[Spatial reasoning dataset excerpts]

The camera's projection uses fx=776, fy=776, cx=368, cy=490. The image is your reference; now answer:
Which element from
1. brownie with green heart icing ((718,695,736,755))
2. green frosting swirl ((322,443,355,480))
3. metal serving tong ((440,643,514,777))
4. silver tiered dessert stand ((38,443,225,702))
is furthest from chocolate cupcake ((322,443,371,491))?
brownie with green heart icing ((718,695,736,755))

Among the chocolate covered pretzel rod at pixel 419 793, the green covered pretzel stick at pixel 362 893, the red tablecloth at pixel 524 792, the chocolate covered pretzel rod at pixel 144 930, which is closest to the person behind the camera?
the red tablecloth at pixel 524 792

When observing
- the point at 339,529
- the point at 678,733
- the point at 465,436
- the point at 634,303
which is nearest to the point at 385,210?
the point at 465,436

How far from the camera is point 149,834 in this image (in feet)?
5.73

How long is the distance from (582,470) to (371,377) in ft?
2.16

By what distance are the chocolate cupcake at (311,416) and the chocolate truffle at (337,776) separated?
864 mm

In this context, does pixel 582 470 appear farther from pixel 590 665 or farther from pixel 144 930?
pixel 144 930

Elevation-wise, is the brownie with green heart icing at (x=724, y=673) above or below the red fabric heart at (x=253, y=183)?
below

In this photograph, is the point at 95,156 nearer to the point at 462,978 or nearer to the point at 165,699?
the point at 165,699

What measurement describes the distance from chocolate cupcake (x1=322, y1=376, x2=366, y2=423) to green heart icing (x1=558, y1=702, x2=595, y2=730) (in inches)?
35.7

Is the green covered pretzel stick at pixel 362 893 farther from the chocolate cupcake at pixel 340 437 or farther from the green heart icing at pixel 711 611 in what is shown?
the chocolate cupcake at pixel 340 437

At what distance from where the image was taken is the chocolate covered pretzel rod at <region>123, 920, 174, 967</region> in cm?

* Directive
All lines from the one that contains "How long is" through the end of the material are to be quoted exactly, with both ends included.

* In response
How long is the distance from (582,470) to (371,377) in ft?
2.16

By what distance are the chocolate cupcake at (311,416) and the chocolate truffle at (337,776) separated?
864 mm

In this context, does pixel 582 470 appear farther from pixel 590 665 or farther from pixel 144 930?
pixel 144 930

Elevation-wise, is the brownie with green heart icing at (x=724, y=673) above or below the red fabric heart at (x=253, y=183)?
below

In this photograph, is the point at 95,156 nearer to the point at 462,978 or nearer to the point at 165,699?
the point at 165,699

What measurement describes the distance from chocolate cupcake (x1=322, y1=376, x2=366, y2=423) to green heart icing (x1=558, y1=702, x2=595, y2=730) (in inches)?
35.7

Is the green covered pretzel stick at pixel 362 893 farther from the chocolate cupcake at pixel 340 437 or farther from the green heart icing at pixel 711 611 in what is shown?
the chocolate cupcake at pixel 340 437

At what distance from where the image was taken is the chocolate covered pretzel rod at <region>123, 920, 174, 967</region> in cm?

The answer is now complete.